There's a shadow on his photograph on Tinian '45
Continuing my trip back through the 1988 album charts.
07/08/88 : Raintown - Deacon Blue
This is another one I owned (bringing us up to five for the year) and I was very much not alone in owning it because it felt like everyone at uni owned a copy. It's also one I revisit from time to time - so I'm looking forward to showing it some love here.
Yeah, I still really like this. It starts interestingly with "Born In A Storm" which segues nicely into "Raintown" and just continues stylishly throughout.

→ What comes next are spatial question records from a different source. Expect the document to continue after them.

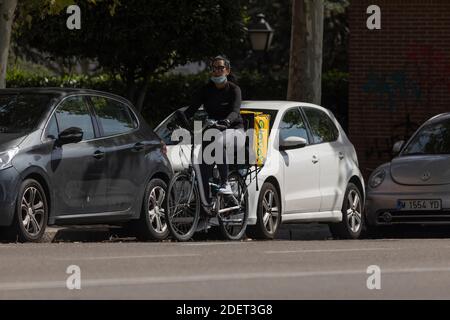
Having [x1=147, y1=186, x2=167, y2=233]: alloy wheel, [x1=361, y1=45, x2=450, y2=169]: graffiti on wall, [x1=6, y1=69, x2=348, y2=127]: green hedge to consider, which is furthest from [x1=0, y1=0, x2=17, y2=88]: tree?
[x1=6, y1=69, x2=348, y2=127]: green hedge

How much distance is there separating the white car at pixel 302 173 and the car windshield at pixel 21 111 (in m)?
1.55

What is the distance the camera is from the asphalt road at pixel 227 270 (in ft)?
32.4

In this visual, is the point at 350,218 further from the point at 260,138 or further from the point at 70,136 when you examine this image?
the point at 70,136

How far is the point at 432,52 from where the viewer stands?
25.4 m

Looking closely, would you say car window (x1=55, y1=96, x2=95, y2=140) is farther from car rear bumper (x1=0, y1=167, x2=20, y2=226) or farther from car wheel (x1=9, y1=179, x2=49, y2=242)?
car rear bumper (x1=0, y1=167, x2=20, y2=226)

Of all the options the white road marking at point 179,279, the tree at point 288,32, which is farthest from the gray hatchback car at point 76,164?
the tree at point 288,32

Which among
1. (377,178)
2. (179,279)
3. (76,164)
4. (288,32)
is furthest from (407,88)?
(288,32)

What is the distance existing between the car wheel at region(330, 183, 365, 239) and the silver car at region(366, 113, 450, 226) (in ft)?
0.83

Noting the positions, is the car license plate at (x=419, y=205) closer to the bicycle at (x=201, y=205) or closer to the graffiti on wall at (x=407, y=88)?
the bicycle at (x=201, y=205)

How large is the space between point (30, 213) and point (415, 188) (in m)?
5.18

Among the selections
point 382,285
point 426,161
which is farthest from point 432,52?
point 382,285

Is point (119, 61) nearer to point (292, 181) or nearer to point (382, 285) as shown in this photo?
point (292, 181)

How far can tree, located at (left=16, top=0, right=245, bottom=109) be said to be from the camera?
83.3 feet
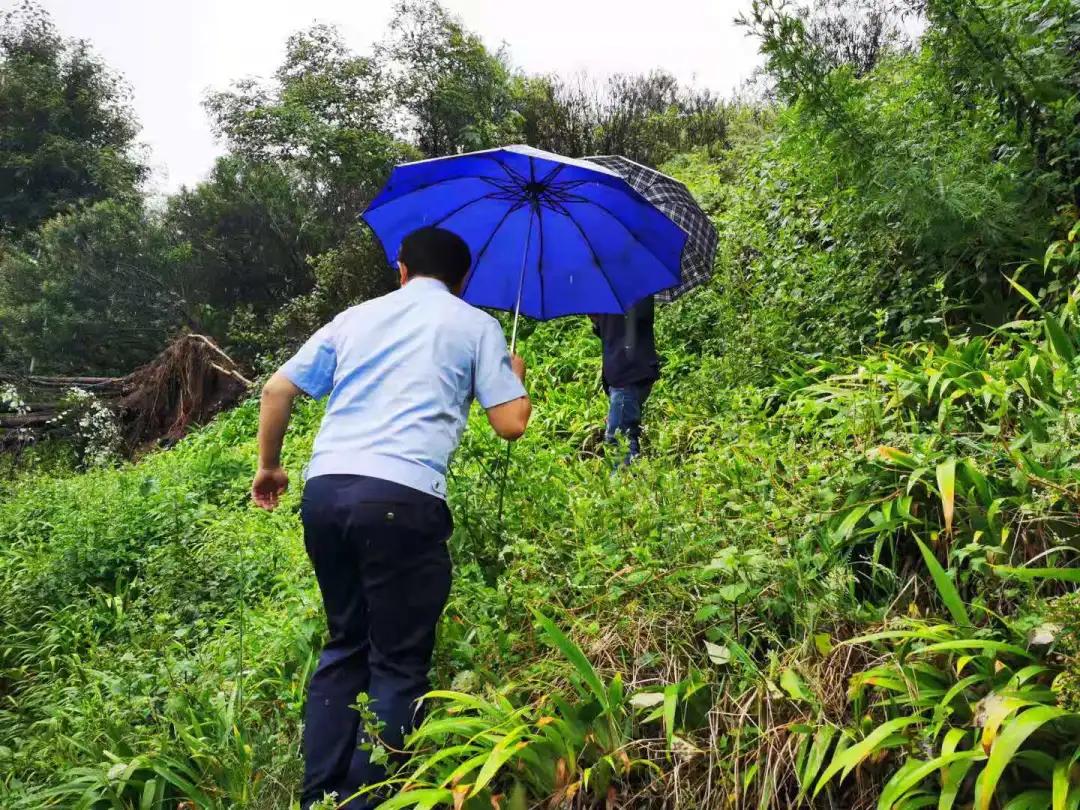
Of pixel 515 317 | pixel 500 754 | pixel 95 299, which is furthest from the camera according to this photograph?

Selected highlights for me are "He Looks Like Spencer Tracy Now" (which I learned is about Harold Agnew - this is an interesting article), "Loaded", "Chocolate Girl", "Love's Great Fears" and "Riches" but it's all really well crafted with decent tunes and lyrics throughout.
However, the absolute highlight has to be "Dignity" which is a lovely song about wanting better things, crystallised into a single target which will somehow make everything better and how having that to aim for provides purpose - "they'll ask me how I got her, I'll say 'I saved my money'" still gives me the shivers. Considering I first listened to this album 37 years when I had absolutely no clue where my life would take me, I think it's still remarkably relatable and really hasn't dated - it was an absolute pleasure to revisit.
We're all the way down at #14 in the charts this week on their fifth week of a decent 42 week run with this being the third of eight runs between '87 and '90 giving it 77 weeks in total. Surprisingly this was as high as it ever made it but the follow-up, When The World Knows Your Name benefited from its hard work by debuting at #1. The top five this week were Now! 12, Kylie, Hits 8, Tracy Chapman and Michael Jackson with the highest new entry being The Psychedelic Furs (#62).
Wikipedia tells us its their debut album and apparently has "overtones of a concept album", which completely confuses me because it then tells us the themes involved are urban life, weather, unemployment, dreams and love, which is quite the broad concept. I also learned that "Love's Great Fears" is one of Ricky's favourites and features Chris Rea - we also have BJ Cole on "Chocolate Girl", so somebody somewhere must have pulled in some favours for this debut album. Critically, the reviews were very good with Spin calling it "surprisingly timeless, sophisticated, and genuinely emotional pop music" but commercially there's no word on anywhere other than here - I imagine it did venture into Europe but probably just took its time (like it did here).
discogs.com tells us you can pick up a decent CD for a couple of quid but, for no apparent reason, there's a cassette version available for £200 - apparently it's quite rare, but that still seems like a whole load of cash. I was very happy to revisit this for free though - it's a great album and well worth checking it if you're not familiar with it.